Task instructions. Only the lines from the start of the data through the line with "senior with child walking in park" belong in the copy. Restate them word for word, minus the pictures.

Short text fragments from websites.
- Opening Delimiter -

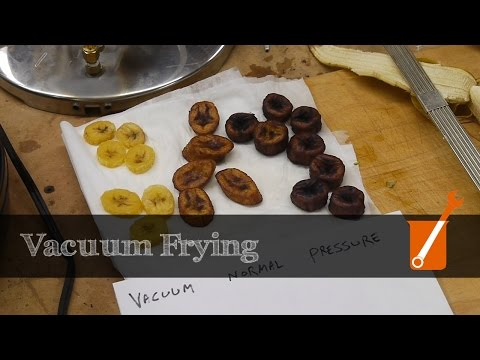 Vacuum and pressure frying fruits and vegetables
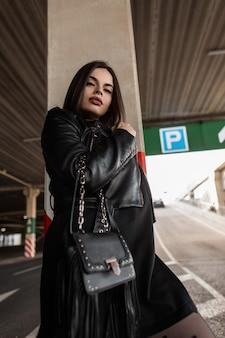 Cool hipster meisje met mode zonnebril in modieuze zwarte kleding met leren jas met een stijlvolle handtas op straat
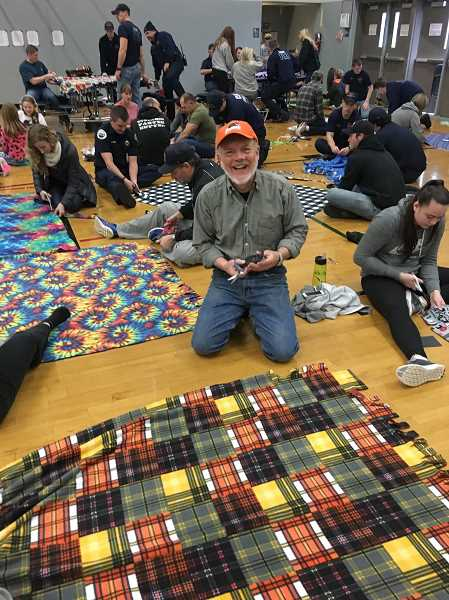 Dr. John Zieg helps put together a blanket during Saturday's Operation Snuggle event at Baker Prairie Middle School.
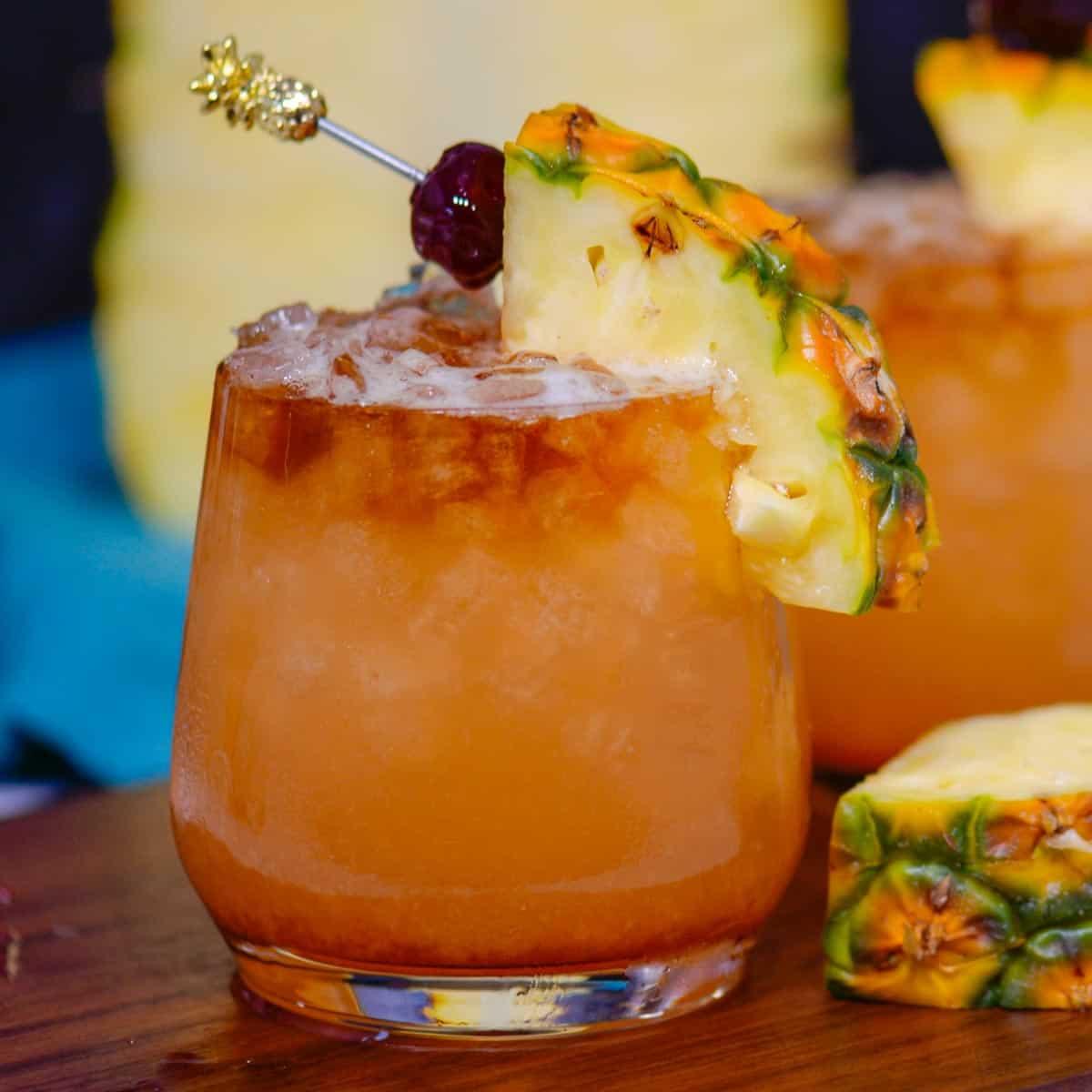 Hawaiian mait tai cocktail garnished with a pineapple wedge and a maraschino cherry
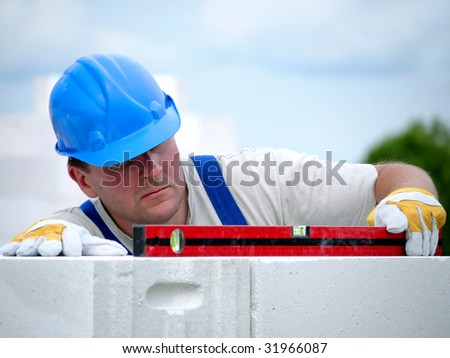 Mason checking horizontal level of house wall  layer being made from aerated autoclaved concrete blocks - stock photo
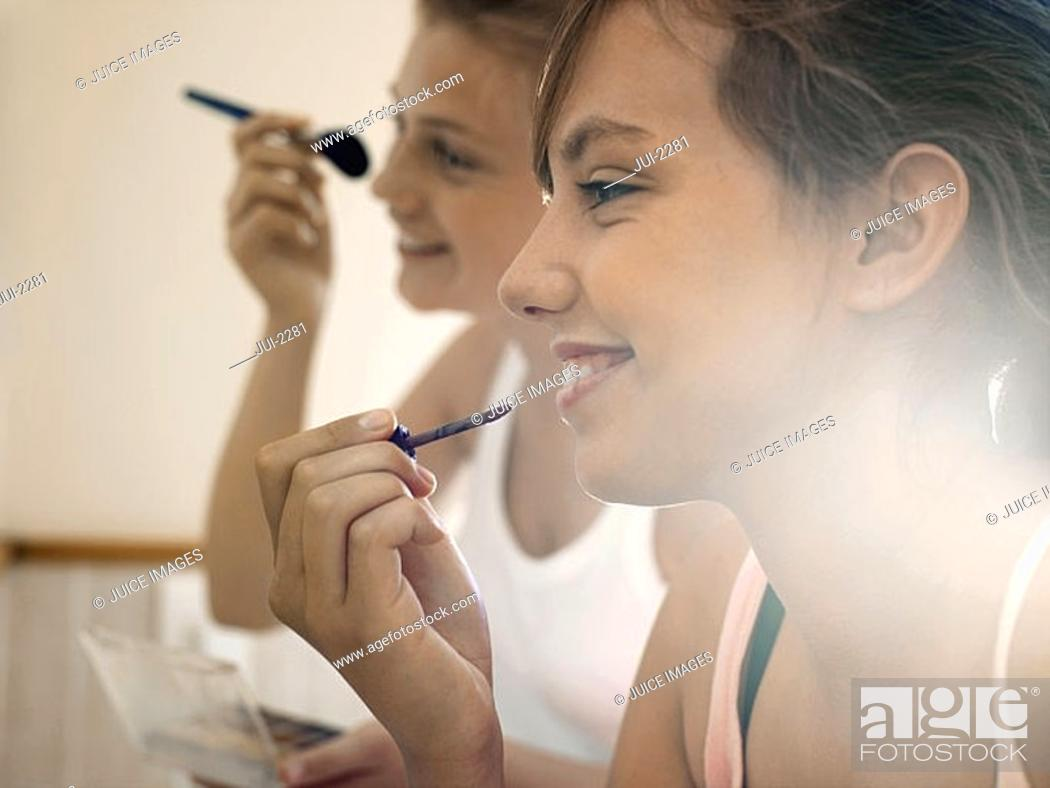 Stock Photo: Two teenage girls 15-17 applying make-up in bathroom, smiling, close-up, profile lens flare.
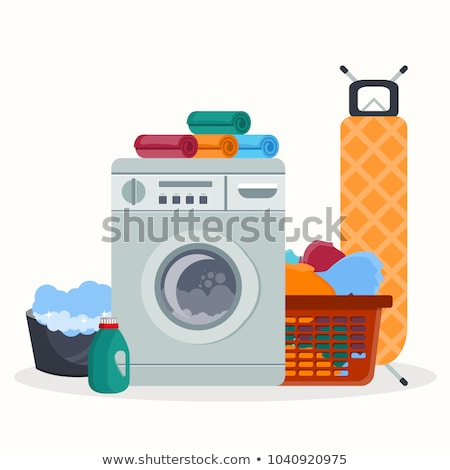 Laundry room service concept. Working washing machine with linen baskets, detergent, ironing board a Stock photo © makyzz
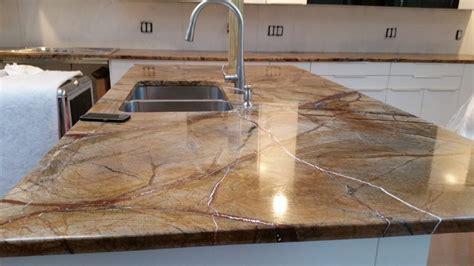rainforest brown granite countertop installation in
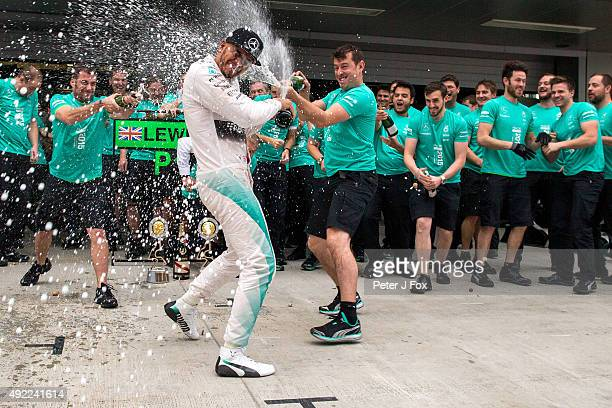 Lewis Hamilton of Mercedes and Great Britain celebrates with the team during the Formula One Grand Prix of Russia at Sochi Autodrom on October 11...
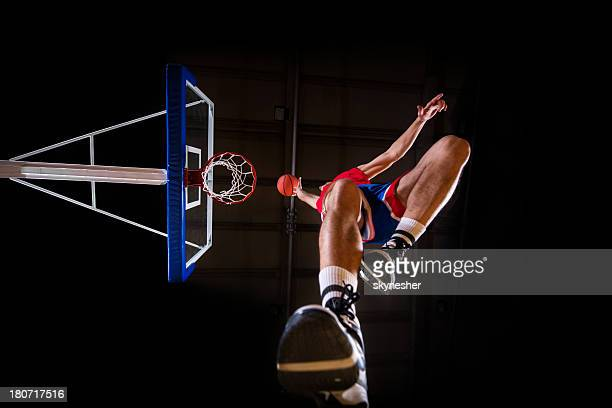 below view of a basketball player slam dunking the ball. - basketball shoe stock photos and pictures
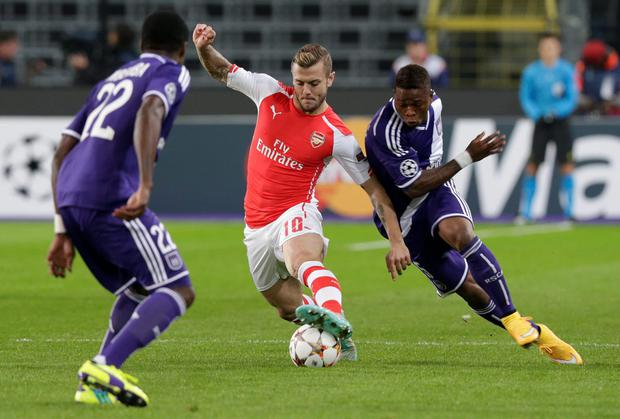 Anderlecht's Gohi Bi Zoro Cyriac, right, attempts to tackle Arsenal's Jack Wilshere during the Group D Champions League match between Anderlecht and Arsenal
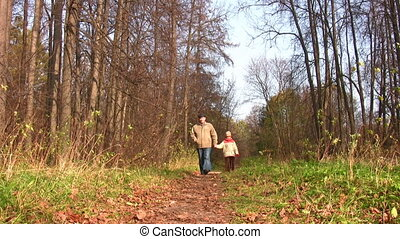 senior with child walking in park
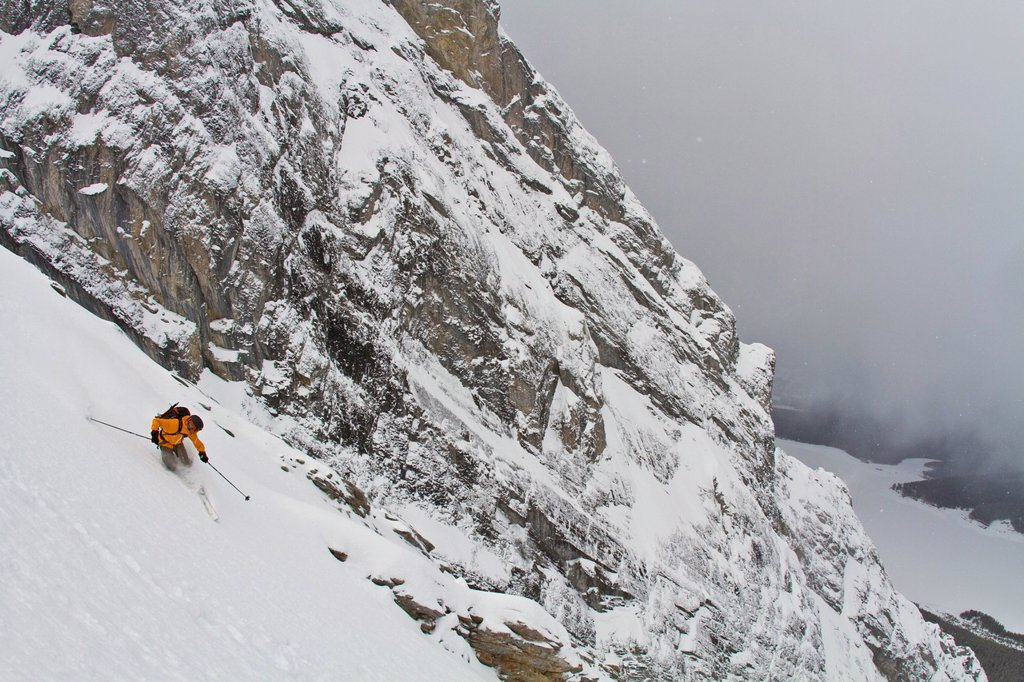 A male backcountry telemark skier heads down a steep couloir in Spray Lakes, Kananaskis, near Canmore AB : Stock Photo
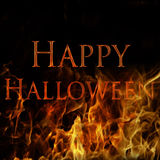 Happy Halloween. 'Happy Halloween' on fire, set on a black background Royalty Free Stock Photos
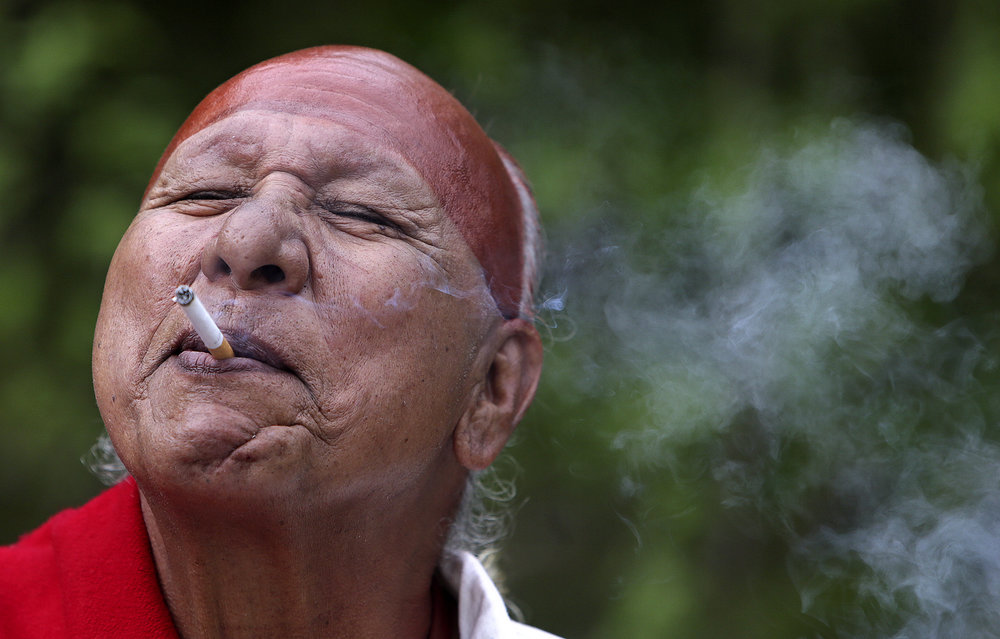 John Sumpter, 63, of Copan, Okla. a member of the Delaware tribe, takes a smoke break before the filming of scenes in a reenactment for the revamped Gateway Arch museum at the August A. Busch Memorial Conservation Area on Friday, April 29, 2016.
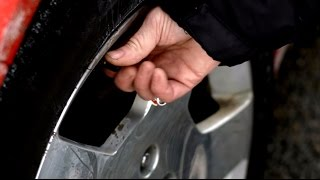 Close-up of person checking tire pressure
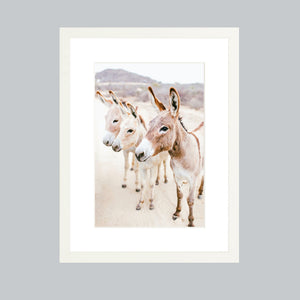 A small fine art print in a white wood gallery frame.
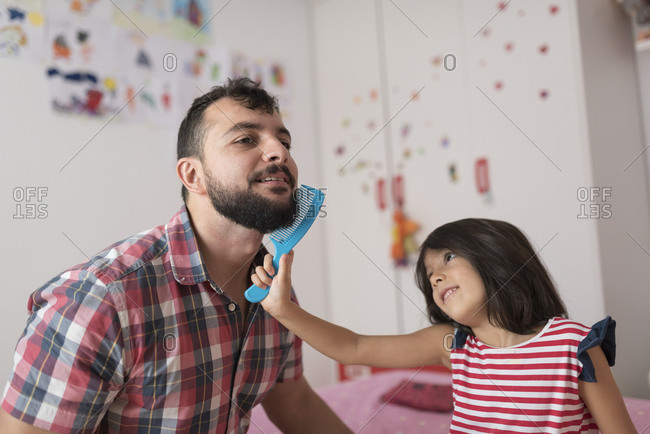 Daughter combs her father's beard while playing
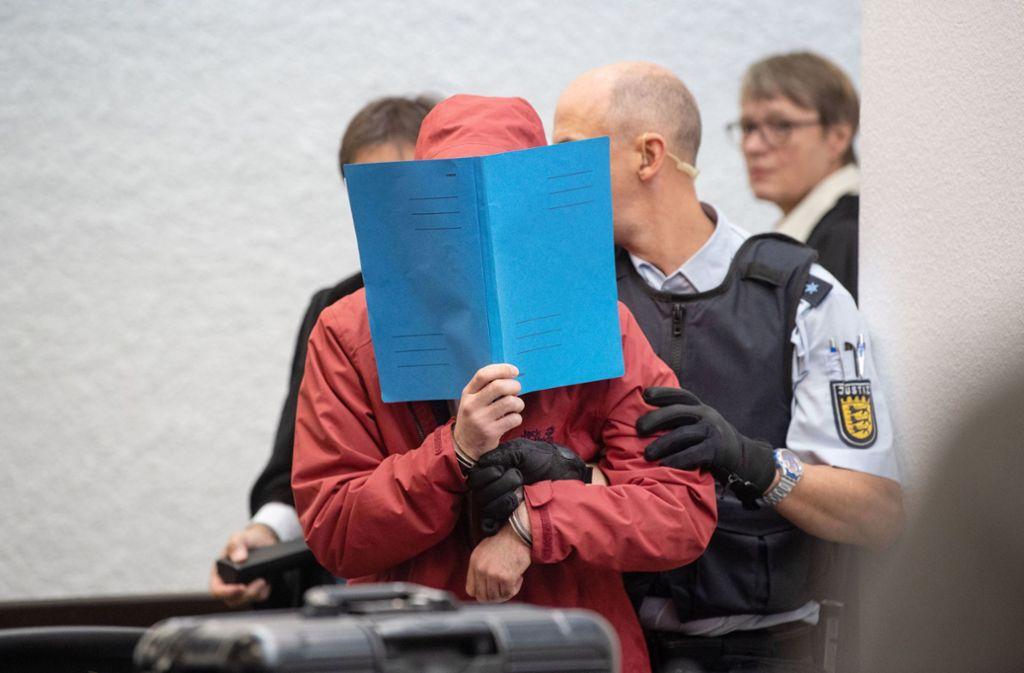Der Angeklagte hat den Gerichtssaal hinter einer Mappe verborgen betreten. Foto: dpa
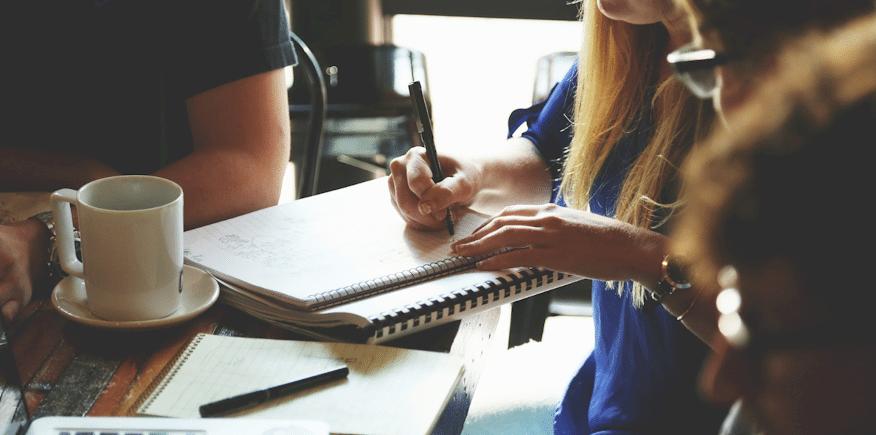 Symbolbild: Hand einer jungen Frau; sie schreibt mit einem Kugelschreiber.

- Closing Delimiter -

Exercise response.
 Vacuum and pressure frying fruits and vegetables
 Cool hipster meisje met mode zonnebril in modieuze zwarte kleding met leren jas met een stijlvolle handtas op straat
 Dr. John Zieg helps put together a blanket during Saturday's Operation Snuggle event at Baker Prairie Middle School.
 Hawaiian mait tai cocktail garnished with a pineapple wedge and a maraschino cherry
 Mason checking horizontal level of house wall  layer being made from aerated autoclaved concrete blocks - stock photo
 Stock Photo: Two teenage girls 15-17 applying make-up in bathroom, smiling, close-up, profile lens flare.
 Laundry room service concept. Working washing machine with linen baskets, detergent, ironing board a Stock photo © makyzz
rainforest brown granite countertop installation in
 Lewis Hamilton of Mercedes and Great Britain celebrates with the team during the Formula One Grand Prix of Russia at Sochi Autodrom on October 11...
 below view of a basketball player slam dunking the ball. - basketball shoe stock photos and pictures
 Anderlecht's Gohi Bi Zoro Cyriac, right, attempts to tackle Arsenal's Jack Wilshere during the Group D Champions League match between Anderlecht and Arsenal
 senior with child walking in park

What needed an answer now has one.